Retrieve the filename of the first fmri image for sub-078:
sub-078_task-russian_run-01_bold.nii.gz


#### get all phasediff JSON file relative paths

In [328]:
# Return all phasediff JSON files
print("Return all phasediff JSON files as relative paths:")
print("")

# Here's where the work happens
pd_json_files=layout.get(target='subject', suffix='phasediff', extension='json')

# To print the relative path, you need a for-loop that gets each item in the list
# for pd_json_file in pd_json_files:
#    print(pd_json_file.relpath)
    
[print(pd_json_file.relpath) for pd_json_file in pd_json_files ]    

print("")    
print("==================================")
# These items can also be extracted by their indices:
print("extract the 2nd indexed file:")
pdj=pd_json_files[1]
print(pdj)

print("")
print("==================================")
print(f"pd_json_file is of type:\n {type(pd_json_files)}")
print(f"first pd_json_file is of type:\n {type(pdj)}")

Return all phasediff JSON files as relative paths:

sub-078/fmap/sub-078_phasediff.json
sub-188/fmap/sub-188_phasediff.json
sub-219/ses-ctbs/fmap/sub-219_ses-ctbs_phasediff.json
sub-219/ses-itbs/fmap/sub-219_ses-itbs_phasediff.json

extract the 2nd indexed file:
<BIDSJSONFile filename='/Volumes/Main/Working/IntendedFor/data/sub-188/fmap/sub-188_phasediff.json'>

pd_json_file is of type:
 <class 'list'>
first pd_json_file is of type:
 <class 'bids.layout.models.BIDSJSONFile'>


#### get path for the IntendedFor field for each filename

In [283]:
# Generate the path for the IntendedFor field for each filename
print("Return the datatype (hence directory label) and filename for all phasediff JSON files:")
print("")
for j_file in pd_json_files:
    print(f"{j_file.entities['datatype']}/{j_file.filename}")

Return the datatype (hence directory label) and filename for all phasediff JSON files:

fmap/sub-078_phasediff.json
fmap/sub-188_phasediff.json
fmap/sub-219_ses-ctbs_phasediff.json
fmap/sub-219_ses-itbs_phasediff.json


### Other `return_type` values: `id` and `dir`

- `get()` can return unique values (or ids) of particular entities. For example, say we want to know which subjects have at least one `tse` file. 
- We can request that information by setting `return_type='id'`. 
- When using this option, we also need to specify a target entity (or metadata keyword) called `target`.

_What this task involves_
Condense the passage in the page extract above that begins "`get()` can return unique values" into one or two sentences, keeping its main facts.

_Data block_
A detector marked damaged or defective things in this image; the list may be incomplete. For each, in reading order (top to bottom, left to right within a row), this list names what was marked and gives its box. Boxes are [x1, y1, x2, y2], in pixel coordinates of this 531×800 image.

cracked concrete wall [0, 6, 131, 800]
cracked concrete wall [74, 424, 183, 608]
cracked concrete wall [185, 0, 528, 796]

_Response below_
`get()` can return the unique values (ids) of particular entities, such as which subjects have at least one `tse` file, when `return_type='id'` is set. This option also requires a target entity or metadata keyword, specified as `target`.